The next part of the conference had a panel of 12 well known Swedish companies/people represented from various media organizations (newspapers, tv, magazine, web) asking questions. This was very interesting and the old media/new media fight was immediately apparent. Funny enough, Chris Anderson was sort of the bridge, he runs a magazine and a website and some of the stuff he said was downright hilarious and very insightful. here are some 'as near as possible' quotes I got (all Chris Anderson unless otherwise noted):


'In the old days you had to go to a bank, get VC money, hire people, and then fail. Now you can put something together in a weekend and fail faster and cheaper.'

This was probably the most symbolic quote of the entire presentation and panel and really shows us the way the future of internet entrepreneurship is heading.


'Anyone who has been in a rock band knows what a day job is. Being in a band is about having fun playing music and meeting chicks'

This was related to the fact people do what they love for free and this is why the explosion of non-commercial bloggers has exploded and won't stop, same with free communities.


'If you are motivated to learn, there has never been a better opportunity.'

He was talking about hiring a CTO for his new UAV company, the best guy for the job he found he was a mexican with no college degree but a PhD in robotics from Google.

PROVIDED MATERIAL |
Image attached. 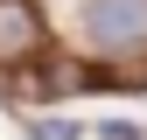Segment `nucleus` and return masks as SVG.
<instances>
[{
    "label": "nucleus",
    "instance_id": "4",
    "mask_svg": "<svg viewBox=\"0 0 147 140\" xmlns=\"http://www.w3.org/2000/svg\"><path fill=\"white\" fill-rule=\"evenodd\" d=\"M42 84H49V91H77V84H84V70H70V63H56V70H49Z\"/></svg>",
    "mask_w": 147,
    "mask_h": 140
},
{
    "label": "nucleus",
    "instance_id": "3",
    "mask_svg": "<svg viewBox=\"0 0 147 140\" xmlns=\"http://www.w3.org/2000/svg\"><path fill=\"white\" fill-rule=\"evenodd\" d=\"M28 140H77L70 119H28Z\"/></svg>",
    "mask_w": 147,
    "mask_h": 140
},
{
    "label": "nucleus",
    "instance_id": "2",
    "mask_svg": "<svg viewBox=\"0 0 147 140\" xmlns=\"http://www.w3.org/2000/svg\"><path fill=\"white\" fill-rule=\"evenodd\" d=\"M42 56V7L35 0H0V63Z\"/></svg>",
    "mask_w": 147,
    "mask_h": 140
},
{
    "label": "nucleus",
    "instance_id": "1",
    "mask_svg": "<svg viewBox=\"0 0 147 140\" xmlns=\"http://www.w3.org/2000/svg\"><path fill=\"white\" fill-rule=\"evenodd\" d=\"M84 21L105 49H140L147 42V0H84Z\"/></svg>",
    "mask_w": 147,
    "mask_h": 140
}]
</instances>
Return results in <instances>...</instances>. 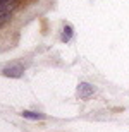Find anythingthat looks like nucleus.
Wrapping results in <instances>:
<instances>
[{"label": "nucleus", "mask_w": 129, "mask_h": 132, "mask_svg": "<svg viewBox=\"0 0 129 132\" xmlns=\"http://www.w3.org/2000/svg\"><path fill=\"white\" fill-rule=\"evenodd\" d=\"M22 72H24V69L19 67V65H14V67H5L4 70H2V74H4L5 77H12V79H17L22 76Z\"/></svg>", "instance_id": "obj_1"}, {"label": "nucleus", "mask_w": 129, "mask_h": 132, "mask_svg": "<svg viewBox=\"0 0 129 132\" xmlns=\"http://www.w3.org/2000/svg\"><path fill=\"white\" fill-rule=\"evenodd\" d=\"M24 118H29V120H43L45 115L43 113H38V112H29V110H24V112L21 113Z\"/></svg>", "instance_id": "obj_3"}, {"label": "nucleus", "mask_w": 129, "mask_h": 132, "mask_svg": "<svg viewBox=\"0 0 129 132\" xmlns=\"http://www.w3.org/2000/svg\"><path fill=\"white\" fill-rule=\"evenodd\" d=\"M71 36H72V28H71V26H65V28H64V36H62V41H69Z\"/></svg>", "instance_id": "obj_4"}, {"label": "nucleus", "mask_w": 129, "mask_h": 132, "mask_svg": "<svg viewBox=\"0 0 129 132\" xmlns=\"http://www.w3.org/2000/svg\"><path fill=\"white\" fill-rule=\"evenodd\" d=\"M93 93H95V88L88 82H81L79 88H78V94H79L81 98H88V96H91Z\"/></svg>", "instance_id": "obj_2"}]
</instances>
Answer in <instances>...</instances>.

WORK INSTRUCTIONS | Quote the conference panel write-up word for word between "He was talking" and "robotics from Google.", inclusive.

EXERCISE OUTPUT |
He was talking about hiring a CTO for his new UAV company, the best guy for the job he found he was a mexican with no college degree but a PhD in robotics from Google.